**YOUR OBJECTIVE:** Whenever a picture appears, leave it out while repeating all the other data exactly.

═════ EXERCISE INPUTS

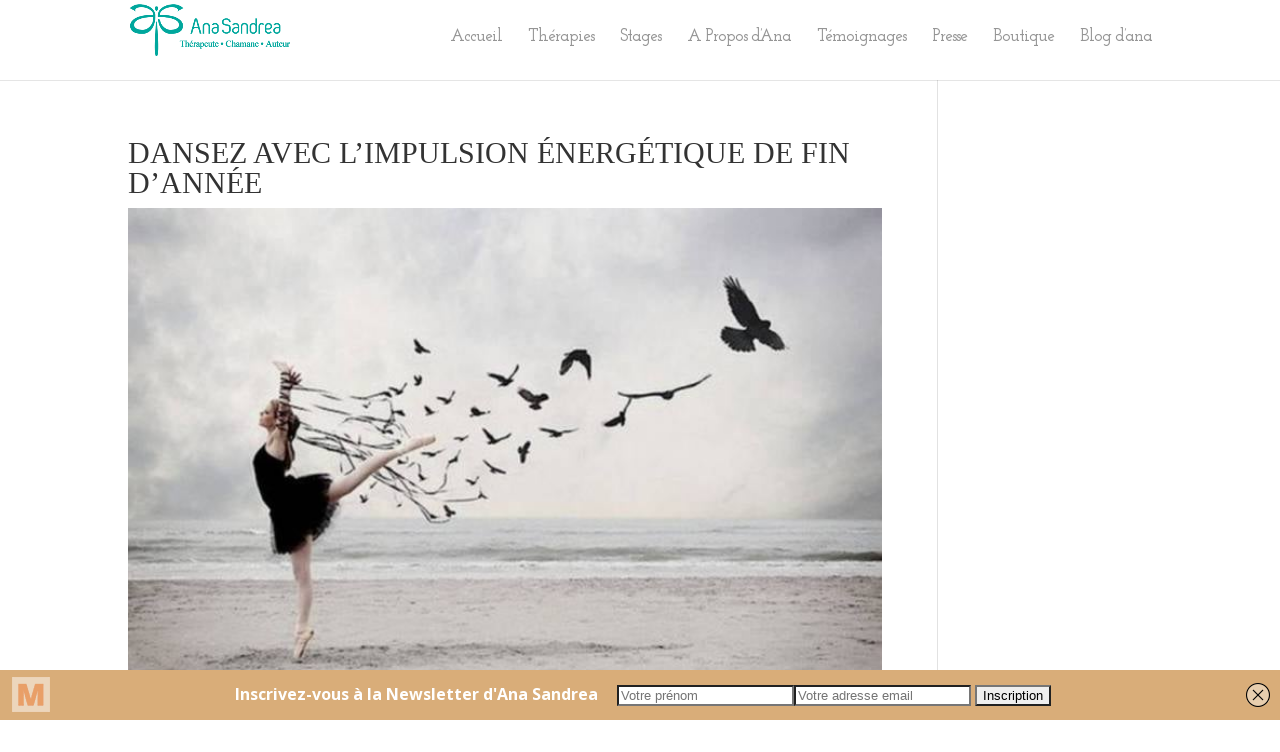

--- FILE ---
content_type: text/plain
request_url: https://www.google-analytics.com/j/collect?v=1&_v=j102&a=1451754502&t=pageview&_s=1&dl=https%3A%2F%2Fwww.maitredetavie.com%2Fdansez-avec-limpulsion-energetique-de-fin-dannee%2F&ul=en-us%40posix&dt=DANSEZ%20AVEC%20L%27IMPULSION%20%C3%89NERG%C3%89TIQUE%20DE%20FIN%20D%27ANN%C3%89E&sr=1280x720&vp=1280x720&_u=IEBAAEABAAAAACAAI~&jid=681698619&gjid=1219902317&cid=1046664887.1768994329&tid=UA-27388877-1&_gid=1811110016.1768994329&_r=1&_slc=1&z=616671344
body_size: -452
content:
2,cG-KQN7CJFCXM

══════════

**RESPONSE:**
--- FILE ---
content_type: text/plain
request_url: https://www.google-analytics.com/j/collect?v=1&_v=j102&a=1451754502&t=pageview&_s=1&dl=https%3A%2F%2Fwww.maitredetavie.com%2Fdansez-avec-limpulsion-energetique-de-fin-dannee%2F&ul=en-us%40posix&dt=DANSEZ%20AVEC%20L%27IMPULSION%20%C3%89NERG%C3%89TIQUE%20DE%20FIN%20D%27ANN%C3%89E&sr=1280x720&vp=1280x720&_u=IEBAAEABAAAAACAAI~&jid=681698619&gjid=1219902317&cid=1046664887.1768994329&tid=UA-27388877-1&_gid=1811110016.1768994329&_r=1&_slc=1&z=616671344
body_size: -452
content:
2,cG-KQN7CJFCXM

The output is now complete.